Information shown
*** Begin section ***

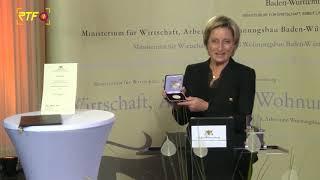 Hoffmeister-Kraut verleiht Wirtschaftsmedaille an Unternehmer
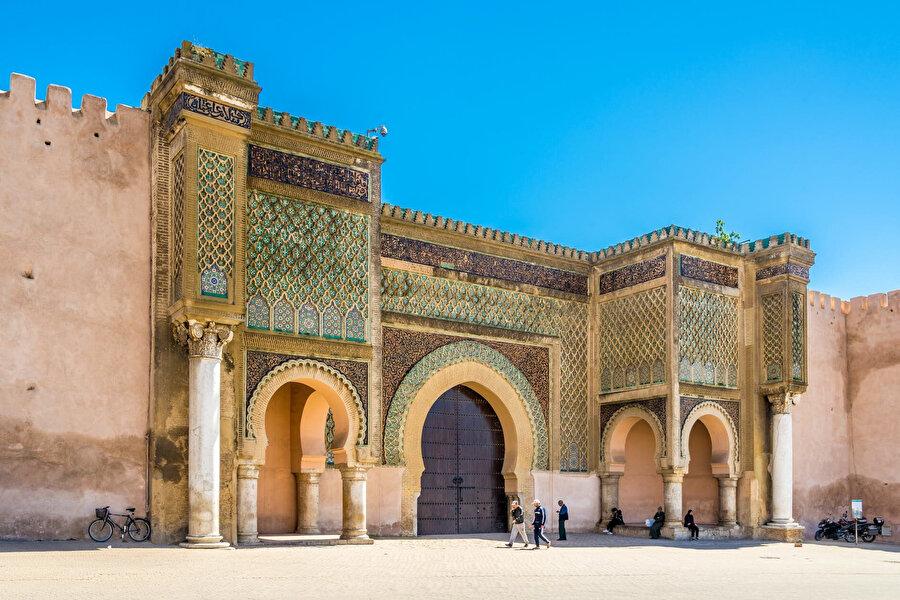 Meknes'in sembolü olarak anılan Mansur Kapısı, üzerindeki görkemli işlemelerle görülmeye değer bir eser. Mulay İsmail tarafından yaptırılan bu kapı, El Hedim Meydanı'nda yer alıyor.
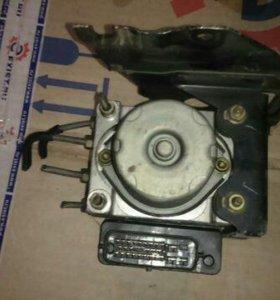 Блок ABS Mazda 6 02-07 г.в.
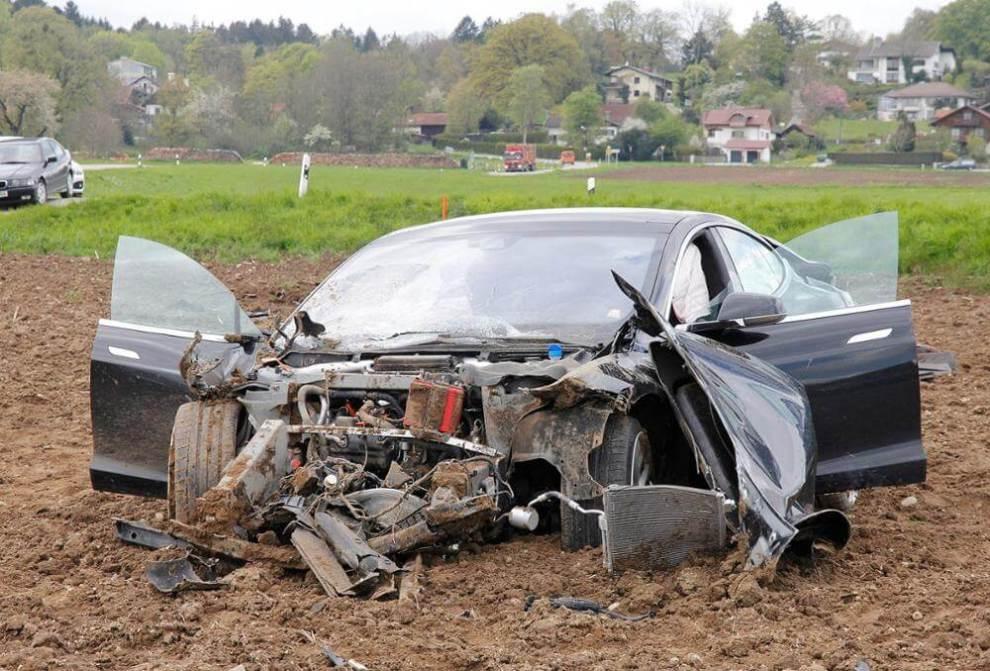 smt teslamodels capa - 5 pessoas sobrevivem após incrível acidente com um Tesla Model S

*** End section ***

Problem requirements
In your copy of the listing, please omit the pictures and keep every word exact.

Finished task
 Hoffmeister-Kraut verleiht Wirtschaftsmedaille an Unternehmer
 Meknes'in sembolü olarak anılan Mansur Kapısı, üzerindeki görkemli işlemelerle görülmeye değer bir eser. Mulay İsmail tarafından yaptırılan bu kapı, El Hedim Meydanı'nda yer alıyor.
 Блок ABS Mazda 6 02-07 г.в.
 smt teslamodels capa - 5 pessoas sobrevivem após incrível acidente com um Tesla Model S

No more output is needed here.